▸ **YOUR TASK**:
Print a faithful copy of the data below, word for word, with the pictures left out.

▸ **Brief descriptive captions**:

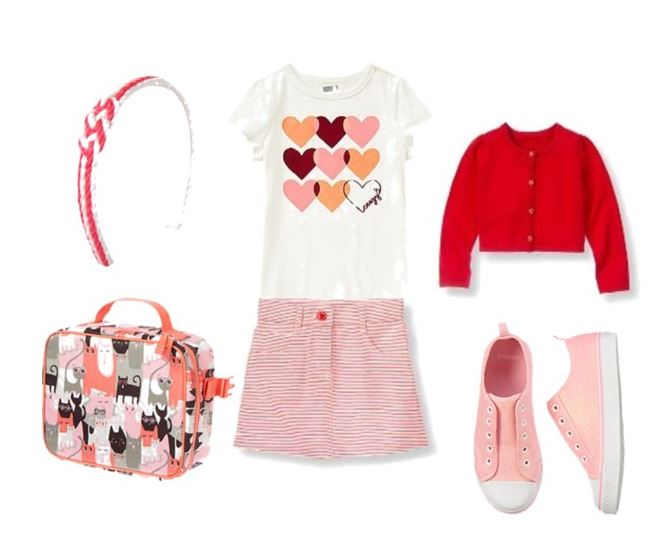 First Impressions: A Stylish Yet Adorable Back to School Outfit!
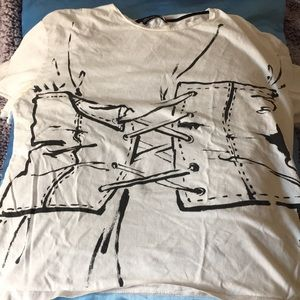 Zara Trafaluc T shirt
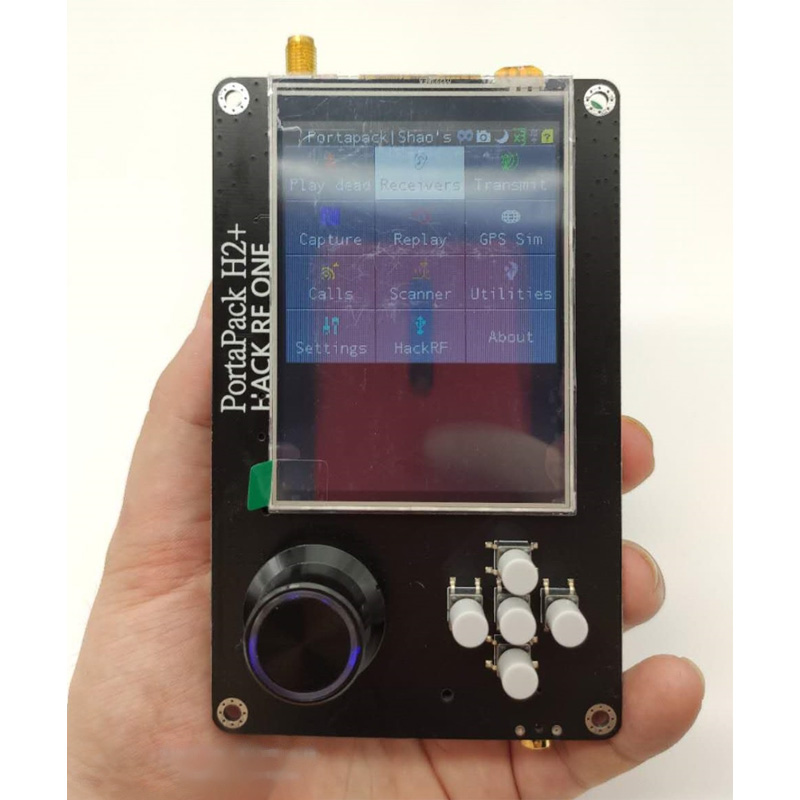Latest Version PORTAPACK H2 For HACKRF ONE SDR Software Defined Radio + 0.5ppm GPS TXCO + 3.2 inch Touch LCD +1500mAh battery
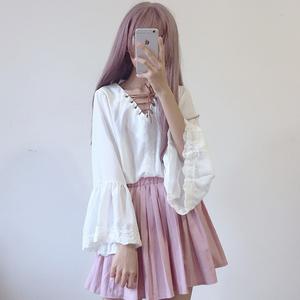 Hàn Quốc phiên bản của Nhật Bản mềm cô gái dễ thương phù hợp với với tay áo trumpet váy hai mảnh ulzzang phụ nữ mới
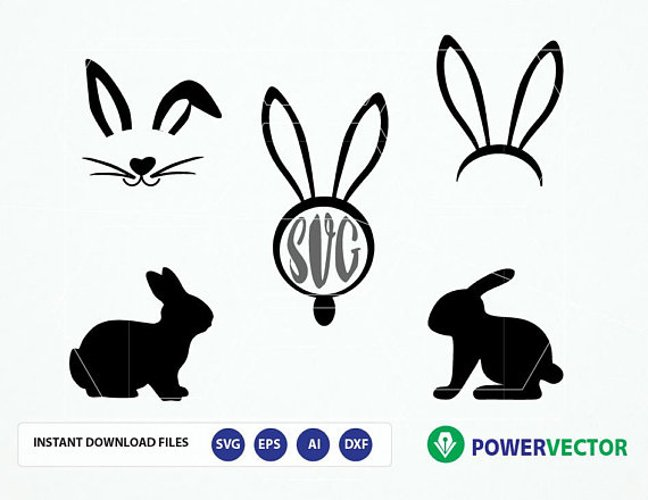 Easter SVG Svg Files for Cricut Silhouette Files Easter Bunny SVG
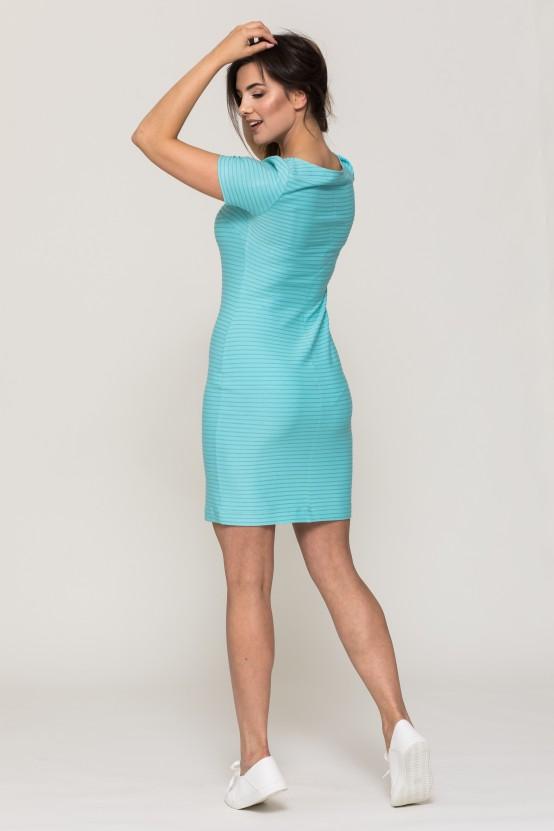 381ea5ace44cba Sukienki na wesele | sukienki do pracy | eleganckie sukienki - Vissavi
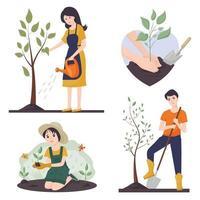 vetor definido sobre o tema de jardinagem e agricultura. o conceito de voluntariado. uma mulher rega uma árvore, um cara planta uma árvore, uma menina planta uma flor. as mãos que seguram o broto.
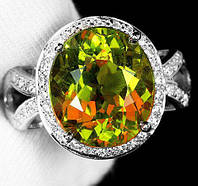 """Красивый перстень с султанитом  и белыми   сапфирами """"Глазго"""", размер 17,2 от студии LadyStyle.Biz"""
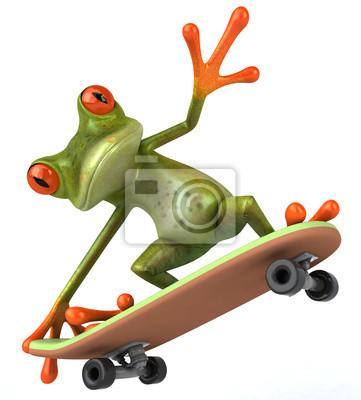 Grenouille skateboard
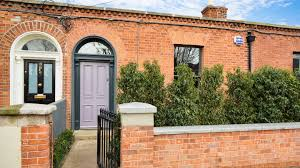 100 Portabello Mansion A Quick Flip In Portobello And A Project In Ranelagh Two Homes To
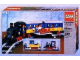 Original Box No: 7710  Name: Push-Along Passenger Steam Train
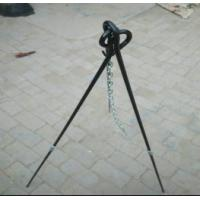 Quality Outdoor Dutch Oven Tripod wholesale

▸ **RESULT FOR THIS EXERCISE**:
 First Impressions: A Stylish Yet Adorable Back to School Outfit!
 Zara Trafaluc T shirt
Latest Version PORTAPACK H2 For HACKRF ONE SDR Software Defined Radio + 0.5ppm GPS TXCO + 3.2 inch Touch LCD +1500mAh battery
 Hàn Quốc phiên bản của Nhật Bản mềm cô gái dễ thương phù hợp với với tay áo trumpet váy hai mảnh ulzzang phụ nữ mới
 Easter SVG Svg Files for Cricut Silhouette Files Easter Bunny SVG
 381ea5ace44cba Sukienki na wesele | sukienki do pracy | eleganckie sukienki - Vissavi
 vetor definido sobre o tema de jardinagem e agricultura. o conceito de voluntariado. uma mulher rega uma árvore, um cara planta uma árvore, uma menina planta uma flor. as mãos que seguram o broto.
 """Красивый перстень с султанитом  и белыми   сапфирами """"Глазго"""", размер 17,2 от студии LadyStyle.Biz"""
 Grenouille skateboard
 100 Portabello Mansion A Quick Flip In Portobello And A Project In Ranelagh Two Homes To
 Original Box No: 7710  Name: Push-Along Passenger Steam Train
 Quality Outdoor Dutch Oven Tripod wholesale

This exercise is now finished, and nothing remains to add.